**Lesetext:**
##############################
KOMMENTAR: BENNO SCHIRRMEISTER ÜBER EINE JURISTISCHE ENTTÄUSCHUNG
: Volksbegriff statt Menschenwürde

Der Bremer Staatsgerichtshof schützt statt der Menschenwürde lieber den Volksbegriff

Nichts, keine Einzelnorm soll Bestand haben, ja noch nicht mal dem Bundesverfassungsgericht vorgelegt werden. Nein, die vom Staatsgerichtshof verfügte restlose Zurückweisung des bremischen Gesetzesentwurfs für eine Ausweitung des Landeswahlrechts auf Ausländer ist auch juristisch eher enttäuschend. Denn, selbst wenn sie in sich schlüssig argumentiert ist, wirft sie doch die Frage auf, wie sich ein Gericht gesellschaftlicher Veränderung so vollkommen verschließen – und ein gravierendes Gerechtigkeitsdefizit einfach so in Kauf nehmen kann.
##############################
(Einträge im Datensatz)

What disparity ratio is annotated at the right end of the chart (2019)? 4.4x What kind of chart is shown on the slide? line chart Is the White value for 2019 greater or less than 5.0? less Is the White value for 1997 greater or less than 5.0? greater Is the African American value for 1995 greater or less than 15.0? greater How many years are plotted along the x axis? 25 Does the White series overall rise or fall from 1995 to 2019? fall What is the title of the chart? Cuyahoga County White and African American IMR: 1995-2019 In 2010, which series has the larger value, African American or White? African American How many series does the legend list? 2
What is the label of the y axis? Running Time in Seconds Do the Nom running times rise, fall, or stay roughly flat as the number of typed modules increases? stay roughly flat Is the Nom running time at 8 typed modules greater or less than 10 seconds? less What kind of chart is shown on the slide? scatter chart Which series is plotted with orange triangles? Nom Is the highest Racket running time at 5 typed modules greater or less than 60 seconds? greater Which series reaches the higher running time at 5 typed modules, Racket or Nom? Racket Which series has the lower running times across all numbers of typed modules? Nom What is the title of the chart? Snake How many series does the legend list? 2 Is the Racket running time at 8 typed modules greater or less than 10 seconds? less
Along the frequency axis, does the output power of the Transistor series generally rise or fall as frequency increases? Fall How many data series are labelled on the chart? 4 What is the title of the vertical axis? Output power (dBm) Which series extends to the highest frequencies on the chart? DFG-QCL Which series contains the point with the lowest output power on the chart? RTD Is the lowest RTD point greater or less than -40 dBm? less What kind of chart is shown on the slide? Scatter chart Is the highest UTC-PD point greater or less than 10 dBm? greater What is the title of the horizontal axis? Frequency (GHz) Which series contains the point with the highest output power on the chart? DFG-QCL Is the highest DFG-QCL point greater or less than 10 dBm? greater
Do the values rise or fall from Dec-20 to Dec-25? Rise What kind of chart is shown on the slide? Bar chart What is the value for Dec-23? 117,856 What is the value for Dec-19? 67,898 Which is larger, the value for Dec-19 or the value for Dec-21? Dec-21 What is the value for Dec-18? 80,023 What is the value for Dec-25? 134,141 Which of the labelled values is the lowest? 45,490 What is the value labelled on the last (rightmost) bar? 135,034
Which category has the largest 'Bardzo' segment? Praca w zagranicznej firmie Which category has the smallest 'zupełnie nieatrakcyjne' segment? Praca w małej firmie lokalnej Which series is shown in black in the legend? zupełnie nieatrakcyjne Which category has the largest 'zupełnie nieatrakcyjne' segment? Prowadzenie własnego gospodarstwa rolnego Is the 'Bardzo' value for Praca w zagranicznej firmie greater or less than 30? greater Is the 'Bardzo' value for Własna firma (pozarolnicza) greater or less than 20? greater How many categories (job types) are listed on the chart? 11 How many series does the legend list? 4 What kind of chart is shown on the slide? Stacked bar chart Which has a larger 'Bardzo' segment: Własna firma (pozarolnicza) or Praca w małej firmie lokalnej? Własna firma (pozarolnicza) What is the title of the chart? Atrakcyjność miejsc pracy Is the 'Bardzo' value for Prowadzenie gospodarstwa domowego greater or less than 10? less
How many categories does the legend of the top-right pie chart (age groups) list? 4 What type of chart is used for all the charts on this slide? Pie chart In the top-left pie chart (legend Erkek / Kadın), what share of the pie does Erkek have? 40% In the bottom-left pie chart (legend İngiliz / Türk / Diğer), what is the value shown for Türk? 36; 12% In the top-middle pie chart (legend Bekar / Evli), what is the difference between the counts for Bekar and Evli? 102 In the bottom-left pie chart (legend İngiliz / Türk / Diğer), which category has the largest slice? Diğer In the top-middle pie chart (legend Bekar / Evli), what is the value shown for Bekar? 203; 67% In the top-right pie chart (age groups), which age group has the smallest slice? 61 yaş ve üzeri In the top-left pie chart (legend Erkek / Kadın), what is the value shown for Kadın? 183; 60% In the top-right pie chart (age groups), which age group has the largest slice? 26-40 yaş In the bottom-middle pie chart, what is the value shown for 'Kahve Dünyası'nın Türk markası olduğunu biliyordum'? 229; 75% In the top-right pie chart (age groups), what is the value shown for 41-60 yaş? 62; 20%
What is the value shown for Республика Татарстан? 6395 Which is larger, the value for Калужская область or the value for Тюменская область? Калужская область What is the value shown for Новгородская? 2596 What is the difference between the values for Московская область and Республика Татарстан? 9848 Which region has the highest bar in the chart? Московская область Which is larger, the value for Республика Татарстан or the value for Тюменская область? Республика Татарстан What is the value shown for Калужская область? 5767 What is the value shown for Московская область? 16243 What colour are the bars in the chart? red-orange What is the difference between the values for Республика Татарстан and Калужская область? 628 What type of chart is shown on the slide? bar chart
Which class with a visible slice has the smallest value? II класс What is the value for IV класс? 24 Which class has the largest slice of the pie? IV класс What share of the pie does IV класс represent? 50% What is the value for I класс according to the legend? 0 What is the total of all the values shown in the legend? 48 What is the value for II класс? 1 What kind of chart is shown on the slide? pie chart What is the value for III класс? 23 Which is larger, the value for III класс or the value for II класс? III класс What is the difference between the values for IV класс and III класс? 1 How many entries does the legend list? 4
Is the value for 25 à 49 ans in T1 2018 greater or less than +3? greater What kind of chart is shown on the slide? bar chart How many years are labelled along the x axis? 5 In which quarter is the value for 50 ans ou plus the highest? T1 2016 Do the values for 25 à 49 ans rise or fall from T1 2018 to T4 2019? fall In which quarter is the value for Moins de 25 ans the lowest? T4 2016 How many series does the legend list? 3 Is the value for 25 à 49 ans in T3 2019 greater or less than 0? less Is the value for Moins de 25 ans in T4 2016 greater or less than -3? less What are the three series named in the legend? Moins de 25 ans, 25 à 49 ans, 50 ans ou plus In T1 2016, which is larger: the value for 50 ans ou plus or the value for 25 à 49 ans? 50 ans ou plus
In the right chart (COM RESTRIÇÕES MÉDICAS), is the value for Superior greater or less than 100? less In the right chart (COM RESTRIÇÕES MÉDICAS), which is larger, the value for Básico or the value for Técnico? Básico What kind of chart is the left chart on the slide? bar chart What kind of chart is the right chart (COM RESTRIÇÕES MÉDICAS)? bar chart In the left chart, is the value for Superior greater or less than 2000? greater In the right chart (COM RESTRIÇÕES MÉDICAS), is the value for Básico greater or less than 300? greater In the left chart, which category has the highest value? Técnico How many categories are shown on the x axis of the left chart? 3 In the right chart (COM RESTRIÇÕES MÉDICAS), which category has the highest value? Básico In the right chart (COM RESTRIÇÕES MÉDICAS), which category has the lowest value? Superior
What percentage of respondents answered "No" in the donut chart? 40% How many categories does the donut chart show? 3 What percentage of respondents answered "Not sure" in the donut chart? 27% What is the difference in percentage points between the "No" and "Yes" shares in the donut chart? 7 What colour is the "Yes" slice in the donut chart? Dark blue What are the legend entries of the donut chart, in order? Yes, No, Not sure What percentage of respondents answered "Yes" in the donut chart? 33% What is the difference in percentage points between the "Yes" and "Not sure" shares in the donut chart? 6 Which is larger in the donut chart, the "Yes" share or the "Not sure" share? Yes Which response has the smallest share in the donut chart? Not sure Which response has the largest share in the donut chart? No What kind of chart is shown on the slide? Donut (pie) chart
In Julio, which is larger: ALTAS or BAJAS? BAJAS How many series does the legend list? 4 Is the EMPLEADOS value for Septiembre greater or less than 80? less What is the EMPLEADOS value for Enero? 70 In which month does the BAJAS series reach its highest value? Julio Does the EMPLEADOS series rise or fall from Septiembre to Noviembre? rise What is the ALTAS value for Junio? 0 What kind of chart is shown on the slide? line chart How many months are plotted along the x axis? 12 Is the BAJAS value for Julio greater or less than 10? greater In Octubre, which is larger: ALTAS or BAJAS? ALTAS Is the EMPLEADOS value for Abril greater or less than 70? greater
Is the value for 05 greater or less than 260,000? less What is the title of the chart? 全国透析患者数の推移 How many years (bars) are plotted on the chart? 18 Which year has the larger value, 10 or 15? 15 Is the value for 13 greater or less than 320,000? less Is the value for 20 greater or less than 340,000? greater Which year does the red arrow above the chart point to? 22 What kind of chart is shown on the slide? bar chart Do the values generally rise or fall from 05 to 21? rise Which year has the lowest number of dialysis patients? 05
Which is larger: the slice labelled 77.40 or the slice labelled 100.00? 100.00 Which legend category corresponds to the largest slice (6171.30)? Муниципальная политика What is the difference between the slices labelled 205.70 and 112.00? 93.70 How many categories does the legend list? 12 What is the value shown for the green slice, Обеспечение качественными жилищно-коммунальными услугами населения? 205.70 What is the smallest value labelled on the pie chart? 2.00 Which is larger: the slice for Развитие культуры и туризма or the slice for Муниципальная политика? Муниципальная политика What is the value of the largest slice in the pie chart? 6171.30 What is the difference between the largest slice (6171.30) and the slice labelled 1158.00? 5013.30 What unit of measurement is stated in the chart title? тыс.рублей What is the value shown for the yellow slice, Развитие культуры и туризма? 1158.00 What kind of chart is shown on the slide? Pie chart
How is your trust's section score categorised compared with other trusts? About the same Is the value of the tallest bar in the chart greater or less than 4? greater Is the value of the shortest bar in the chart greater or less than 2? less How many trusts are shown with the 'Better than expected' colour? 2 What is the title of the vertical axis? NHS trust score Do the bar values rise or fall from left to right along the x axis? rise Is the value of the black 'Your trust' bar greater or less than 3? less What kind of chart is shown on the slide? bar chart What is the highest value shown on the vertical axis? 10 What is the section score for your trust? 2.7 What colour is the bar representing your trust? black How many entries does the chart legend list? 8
##############################
**Aufgaben:**
a: Beantworte diese Fragen zum Kommentar über das Ausländerwahlrecht in Bremen:
(i) Welches Gericht hat den Gesetzentwurf zurückgewiesen?
(ii) Was sollte der bremische Gesetzentwurf erreichen?
(iii) Welchem Gericht soll der Entwurf nicht einmal vorgelegt werden?
b: Schreib den Kommentar über das Ausländerwahlrecht in Bremen ab dem letzten Satz weiter.

**Lösungen je Aufgabe:**
a:
(i) Der Bremer Staatsgerichtshof.
(ii) Eine Ausweitung des Landeswahlrechts auf Ausländer.
(iii) Dem Bundesverfassungsgericht.

b:
Denn das tut der Staatsgerichtshof, sogar explizit. Das Urteil räumt es selbst ein: „Zu erwägen ist, ob die Menschenwürde dazu verpflichtet, eine Kongruenz zwischen dem Wahlvolk und den dauerhaft von deutscher Staatsgewalt Betroffenen herzustellen.“ Das müssen wir mal übersetzen in Alltagsdeutsch: Dass etliche BürgerInnen im Land Bremen ständig leben, arbeiten, Steuern zahlen, aber nicht mal darüber mitbestimmen dürfen, wie die Straße heißen soll, in der sie wohnen, verletzt sehr wahrscheinlich das ehernste aller Rechte – nämlich die Unantastbarkeit der Würde des Menschen. Und das wäre schon mal eine Erwägung wert, befinden also die Bremer RichterInnen. Aber eben keine von ihnen. Diese Frage könnte ja, wenn er dereinst geneigt wäre dazu, der Bundesgesetzgeber im Sinne einer Einheitlichkeit des Wahlvolks entscheiden, der Bundestag. Oder er könnte sie in einer weiteren Reform des Staatsangehörigkeitsrechts entschärfen. Aber wäre es nicht rechtssystematisch der erste Auftrag der staatlichen Gewalt des Landes Bremen, die Menschenwürde seiner BewohnerInnen zu achten und zu schützen? Hätte das nicht Vorrang?

Der Bremer Staatsgerichtshof beschützt statt der Menschenwürde lieber einen herkömmlichen Volksbegriff. Der stammt, wie es im Urteil so schön heißt, aus dem frühen 19. Jahrhundert: Er ist ein Begriff des in dieser Zeit entstehenden Nationalismus.